Utilization of soda residue and ground granulated blast furnace slag to stabilize/solidify sewage sludge in leachate soaking environment

doi: 10.1016/j.wse.2021.08.007

  • School of Civil Engineering, Architectural and Environment, Hubei University of Technology, Wuhan 430068, China

Funds:

This work was supported by the National Natural Science Foundation of China (Grant No. 41772332) and the Major Project of Technical Innovation in Hubei Province (Grant No. 2017ACA090).

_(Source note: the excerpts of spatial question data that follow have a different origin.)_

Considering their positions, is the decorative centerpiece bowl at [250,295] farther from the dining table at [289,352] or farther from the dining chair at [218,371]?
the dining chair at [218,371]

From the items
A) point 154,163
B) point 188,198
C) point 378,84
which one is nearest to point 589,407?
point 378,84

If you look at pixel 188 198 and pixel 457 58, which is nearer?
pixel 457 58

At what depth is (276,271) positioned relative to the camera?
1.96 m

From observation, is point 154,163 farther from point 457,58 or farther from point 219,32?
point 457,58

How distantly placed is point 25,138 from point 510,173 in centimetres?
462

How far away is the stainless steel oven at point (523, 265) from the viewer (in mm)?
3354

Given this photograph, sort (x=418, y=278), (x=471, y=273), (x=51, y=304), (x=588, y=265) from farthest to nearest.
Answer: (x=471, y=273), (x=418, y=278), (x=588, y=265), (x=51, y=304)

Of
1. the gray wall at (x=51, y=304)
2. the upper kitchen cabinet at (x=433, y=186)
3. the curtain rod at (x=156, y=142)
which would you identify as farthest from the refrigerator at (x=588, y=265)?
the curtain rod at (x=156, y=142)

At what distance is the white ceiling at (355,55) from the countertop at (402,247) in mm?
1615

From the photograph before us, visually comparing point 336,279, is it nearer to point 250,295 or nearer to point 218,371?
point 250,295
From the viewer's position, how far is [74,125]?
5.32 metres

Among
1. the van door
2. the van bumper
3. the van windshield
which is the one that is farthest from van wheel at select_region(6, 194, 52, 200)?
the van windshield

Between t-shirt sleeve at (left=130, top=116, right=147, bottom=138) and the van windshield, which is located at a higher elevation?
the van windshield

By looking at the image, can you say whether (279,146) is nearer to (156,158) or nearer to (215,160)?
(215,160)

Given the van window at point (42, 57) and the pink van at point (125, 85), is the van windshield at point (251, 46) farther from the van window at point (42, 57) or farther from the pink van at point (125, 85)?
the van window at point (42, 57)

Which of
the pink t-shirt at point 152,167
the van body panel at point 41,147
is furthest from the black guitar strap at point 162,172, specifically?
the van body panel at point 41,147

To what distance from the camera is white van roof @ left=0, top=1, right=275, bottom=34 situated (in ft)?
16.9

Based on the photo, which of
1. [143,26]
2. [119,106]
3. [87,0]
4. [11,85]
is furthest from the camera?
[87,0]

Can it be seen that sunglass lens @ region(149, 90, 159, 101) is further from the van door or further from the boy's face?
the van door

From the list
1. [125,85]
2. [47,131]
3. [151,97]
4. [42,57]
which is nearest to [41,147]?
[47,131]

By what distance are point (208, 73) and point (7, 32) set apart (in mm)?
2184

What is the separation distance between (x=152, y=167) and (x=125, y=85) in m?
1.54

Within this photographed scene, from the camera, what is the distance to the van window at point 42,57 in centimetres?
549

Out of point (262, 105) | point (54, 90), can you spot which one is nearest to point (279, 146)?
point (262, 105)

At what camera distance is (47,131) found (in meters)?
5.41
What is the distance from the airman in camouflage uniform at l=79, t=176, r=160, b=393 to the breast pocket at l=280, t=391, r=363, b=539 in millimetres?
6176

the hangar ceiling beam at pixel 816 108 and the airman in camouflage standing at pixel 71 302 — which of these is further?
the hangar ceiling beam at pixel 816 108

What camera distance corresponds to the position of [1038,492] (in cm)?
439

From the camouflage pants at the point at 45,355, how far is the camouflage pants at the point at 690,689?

  • Received Date: 2020-10-25
  • Accepted Date: 2021-05-21
    • Available Online: 2021-12-15
    Abstract
  • This study investigated sewage sludge stabilized/solidified with soda residue (SR) and ground granulated blast furnace slag (GGBS) after being dewatered with quicklime. The soaking durability test was conducted on the solidified sludge in tap water or landfill leachate. The toxicity and mineralogical characteristics of the solidified sludge were evaluated. The results showed that the unconfined compressive strength (UCS) of the solidified sludge met the strength requirement for use as a temporary cover material (≥50 kPa) for a short time (< 7 d). The solidified sludge had considerable soaking durability because UCS increased with the soaking time. The increase in the GGBS dosage improved the soaking durability of the solidified sludge. The UCS values of sludge solidified with 50% SR and 30% GGBS (sample S5G3) and with 80% SR (sample S8G0) after soaking in leachate for 60 d were 712.9 and 82.6 kPa, respectively. The X-ray diffraction (XRD) analysis indicated that hydration products, such as ettringite, Friedel's salt, gismondine, brushite, and hydrocalumite, contributed to the strength, soaking durability, and leach-ability performance of the solidified sludge. The inhibition of some hydration reactions and precipitation of ettringite and calcite on the surface of the specimens soaked in leachate led to a lower strength than that soaked in tap water. Sample S5G3 has the potential to be used as a filling or construction material, and sample S8G0 is suitable to be used as a temporary cover material in landfill.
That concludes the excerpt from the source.